Spatial questions tied to pictures:
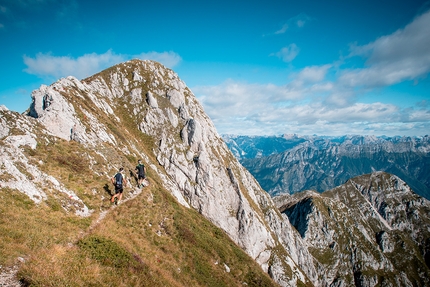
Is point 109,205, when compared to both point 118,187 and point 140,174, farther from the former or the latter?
point 140,174

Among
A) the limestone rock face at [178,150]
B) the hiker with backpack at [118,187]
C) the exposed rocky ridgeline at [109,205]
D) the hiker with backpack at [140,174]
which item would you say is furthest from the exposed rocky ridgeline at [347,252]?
the hiker with backpack at [118,187]

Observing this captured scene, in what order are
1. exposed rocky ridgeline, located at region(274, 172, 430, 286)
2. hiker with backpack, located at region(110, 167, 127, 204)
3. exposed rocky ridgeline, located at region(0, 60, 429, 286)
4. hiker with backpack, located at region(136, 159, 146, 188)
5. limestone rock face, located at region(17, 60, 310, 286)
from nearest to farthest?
1. exposed rocky ridgeline, located at region(0, 60, 429, 286)
2. hiker with backpack, located at region(110, 167, 127, 204)
3. hiker with backpack, located at region(136, 159, 146, 188)
4. limestone rock face, located at region(17, 60, 310, 286)
5. exposed rocky ridgeline, located at region(274, 172, 430, 286)

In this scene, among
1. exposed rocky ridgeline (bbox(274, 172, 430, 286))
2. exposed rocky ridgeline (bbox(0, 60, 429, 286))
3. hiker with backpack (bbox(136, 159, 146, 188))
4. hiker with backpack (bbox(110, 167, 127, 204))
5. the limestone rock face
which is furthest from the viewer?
exposed rocky ridgeline (bbox(274, 172, 430, 286))

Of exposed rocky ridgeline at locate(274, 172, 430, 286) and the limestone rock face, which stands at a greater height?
the limestone rock face

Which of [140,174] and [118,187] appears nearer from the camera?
[118,187]

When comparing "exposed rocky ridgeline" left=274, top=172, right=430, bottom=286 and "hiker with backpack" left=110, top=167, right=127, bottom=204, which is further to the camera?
"exposed rocky ridgeline" left=274, top=172, right=430, bottom=286

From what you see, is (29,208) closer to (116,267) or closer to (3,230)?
(3,230)

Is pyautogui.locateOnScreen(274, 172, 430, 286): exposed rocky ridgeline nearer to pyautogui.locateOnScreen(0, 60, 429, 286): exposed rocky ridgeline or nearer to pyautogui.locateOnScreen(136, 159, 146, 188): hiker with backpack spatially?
pyautogui.locateOnScreen(0, 60, 429, 286): exposed rocky ridgeline

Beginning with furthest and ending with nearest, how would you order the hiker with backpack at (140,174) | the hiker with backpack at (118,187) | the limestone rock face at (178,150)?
the limestone rock face at (178,150) < the hiker with backpack at (140,174) < the hiker with backpack at (118,187)

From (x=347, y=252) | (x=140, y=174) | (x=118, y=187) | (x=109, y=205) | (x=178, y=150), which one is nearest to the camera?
(x=109, y=205)

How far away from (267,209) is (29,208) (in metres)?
98.4

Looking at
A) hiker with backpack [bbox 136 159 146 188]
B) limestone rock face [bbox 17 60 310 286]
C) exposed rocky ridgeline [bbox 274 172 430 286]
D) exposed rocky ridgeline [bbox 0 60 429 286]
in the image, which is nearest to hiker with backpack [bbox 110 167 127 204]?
exposed rocky ridgeline [bbox 0 60 429 286]


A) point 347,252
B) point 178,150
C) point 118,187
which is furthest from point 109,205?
point 347,252

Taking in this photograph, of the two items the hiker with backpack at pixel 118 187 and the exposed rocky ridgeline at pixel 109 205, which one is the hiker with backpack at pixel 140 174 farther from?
the hiker with backpack at pixel 118 187
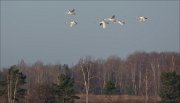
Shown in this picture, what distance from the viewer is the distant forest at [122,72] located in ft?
264

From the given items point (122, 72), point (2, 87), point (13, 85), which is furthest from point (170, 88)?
point (122, 72)

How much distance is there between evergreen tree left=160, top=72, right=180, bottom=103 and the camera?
141ft

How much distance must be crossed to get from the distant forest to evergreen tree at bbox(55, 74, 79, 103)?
25847 millimetres

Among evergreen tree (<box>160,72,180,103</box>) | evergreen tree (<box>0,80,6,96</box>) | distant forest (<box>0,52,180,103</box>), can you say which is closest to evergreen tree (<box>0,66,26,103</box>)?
evergreen tree (<box>0,80,6,96</box>)

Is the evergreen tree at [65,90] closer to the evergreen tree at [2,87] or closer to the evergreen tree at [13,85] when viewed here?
the evergreen tree at [13,85]

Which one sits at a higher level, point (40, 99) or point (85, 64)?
point (85, 64)

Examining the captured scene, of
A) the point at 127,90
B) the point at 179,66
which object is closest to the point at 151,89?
the point at 127,90

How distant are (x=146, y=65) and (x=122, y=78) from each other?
10907mm

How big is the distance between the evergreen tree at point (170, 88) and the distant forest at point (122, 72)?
24493 millimetres

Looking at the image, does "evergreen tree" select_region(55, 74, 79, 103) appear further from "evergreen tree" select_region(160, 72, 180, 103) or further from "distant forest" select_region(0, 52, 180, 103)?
"distant forest" select_region(0, 52, 180, 103)

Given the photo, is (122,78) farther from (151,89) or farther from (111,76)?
(151,89)

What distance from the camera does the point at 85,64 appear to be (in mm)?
51688

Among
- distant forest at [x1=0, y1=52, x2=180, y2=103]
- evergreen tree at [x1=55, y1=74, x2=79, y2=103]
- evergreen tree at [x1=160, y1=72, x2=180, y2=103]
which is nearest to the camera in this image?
evergreen tree at [x1=55, y1=74, x2=79, y2=103]

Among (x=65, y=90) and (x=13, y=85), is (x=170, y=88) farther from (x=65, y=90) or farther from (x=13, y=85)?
(x=13, y=85)
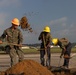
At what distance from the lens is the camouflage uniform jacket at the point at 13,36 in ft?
41.7

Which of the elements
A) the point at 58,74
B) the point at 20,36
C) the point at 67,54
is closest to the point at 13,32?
the point at 20,36

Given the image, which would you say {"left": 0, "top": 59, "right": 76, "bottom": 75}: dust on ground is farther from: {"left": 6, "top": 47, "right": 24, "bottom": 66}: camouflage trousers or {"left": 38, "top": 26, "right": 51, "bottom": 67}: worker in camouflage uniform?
{"left": 38, "top": 26, "right": 51, "bottom": 67}: worker in camouflage uniform

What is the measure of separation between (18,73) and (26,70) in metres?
0.28

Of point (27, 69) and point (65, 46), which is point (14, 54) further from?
point (65, 46)

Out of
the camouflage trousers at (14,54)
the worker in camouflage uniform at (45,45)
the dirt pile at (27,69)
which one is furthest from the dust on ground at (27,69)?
the worker in camouflage uniform at (45,45)

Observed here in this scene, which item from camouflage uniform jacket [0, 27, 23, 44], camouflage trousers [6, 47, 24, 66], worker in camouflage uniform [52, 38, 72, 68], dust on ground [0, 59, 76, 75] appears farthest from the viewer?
worker in camouflage uniform [52, 38, 72, 68]

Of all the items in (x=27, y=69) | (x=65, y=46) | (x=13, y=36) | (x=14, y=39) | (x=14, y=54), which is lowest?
(x=27, y=69)

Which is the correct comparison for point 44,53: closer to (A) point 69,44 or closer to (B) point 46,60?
(B) point 46,60

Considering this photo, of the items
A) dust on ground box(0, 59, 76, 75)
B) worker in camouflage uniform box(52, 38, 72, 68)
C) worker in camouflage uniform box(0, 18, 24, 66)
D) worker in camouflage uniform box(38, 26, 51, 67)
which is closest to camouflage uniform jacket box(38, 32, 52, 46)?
worker in camouflage uniform box(38, 26, 51, 67)

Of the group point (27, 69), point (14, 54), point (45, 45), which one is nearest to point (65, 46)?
point (45, 45)

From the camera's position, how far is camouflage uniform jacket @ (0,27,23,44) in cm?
1270

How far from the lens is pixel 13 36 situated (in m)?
12.8

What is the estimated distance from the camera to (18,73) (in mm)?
10000

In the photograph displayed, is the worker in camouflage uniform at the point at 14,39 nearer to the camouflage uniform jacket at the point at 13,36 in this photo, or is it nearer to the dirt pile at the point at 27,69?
the camouflage uniform jacket at the point at 13,36
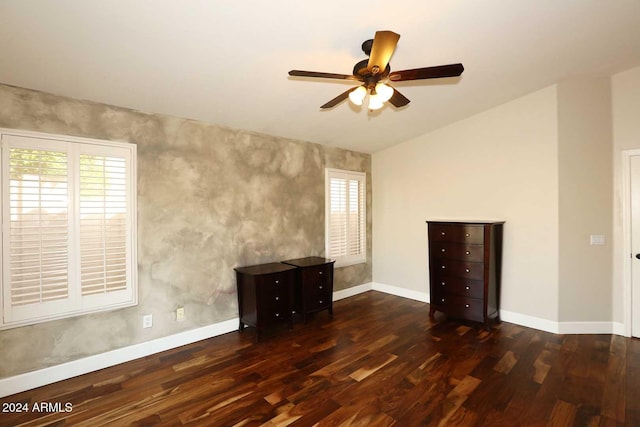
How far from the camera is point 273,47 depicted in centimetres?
233

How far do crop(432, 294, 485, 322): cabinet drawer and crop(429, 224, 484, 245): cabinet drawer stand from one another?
0.73 metres

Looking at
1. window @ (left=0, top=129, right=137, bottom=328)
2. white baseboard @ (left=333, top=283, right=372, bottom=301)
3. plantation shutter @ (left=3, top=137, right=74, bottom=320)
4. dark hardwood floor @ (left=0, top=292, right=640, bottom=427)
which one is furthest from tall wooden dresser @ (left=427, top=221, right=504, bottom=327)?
plantation shutter @ (left=3, top=137, right=74, bottom=320)

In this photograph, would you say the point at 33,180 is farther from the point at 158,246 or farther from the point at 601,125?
the point at 601,125

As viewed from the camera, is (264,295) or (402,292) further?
(402,292)

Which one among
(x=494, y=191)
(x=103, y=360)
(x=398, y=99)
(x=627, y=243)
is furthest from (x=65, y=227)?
(x=627, y=243)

[Request]: Repeat everything from the line that contains "How far from the camera" down to the end of the lines, word for word.

[Right answer]:
How far from the camera is point 273,47 depicted in centimetres?
233

How far do crop(432, 294, 485, 322): cabinet drawer and crop(429, 224, 484, 245): cabinet drawer stand from one another?
0.73 metres

Looking at
1. window @ (left=0, top=129, right=137, bottom=328)
2. white baseboard @ (left=333, top=283, right=372, bottom=301)
3. plantation shutter @ (left=3, top=137, right=74, bottom=320)
4. dark hardwood floor @ (left=0, top=292, right=640, bottom=427)
which one is furthest from tall wooden dresser @ (left=427, top=221, right=504, bottom=327)?
plantation shutter @ (left=3, top=137, right=74, bottom=320)

In this photograph, would you say the point at 33,180 is farther from the point at 158,246 or farther from the point at 601,125?
the point at 601,125

As viewed from the camera, is (264,295) or (402,292) further?
(402,292)

Which one among
(x=494, y=191)
(x=103, y=360)
(x=398, y=99)
(x=627, y=243)
is furthest from (x=65, y=227)?
(x=627, y=243)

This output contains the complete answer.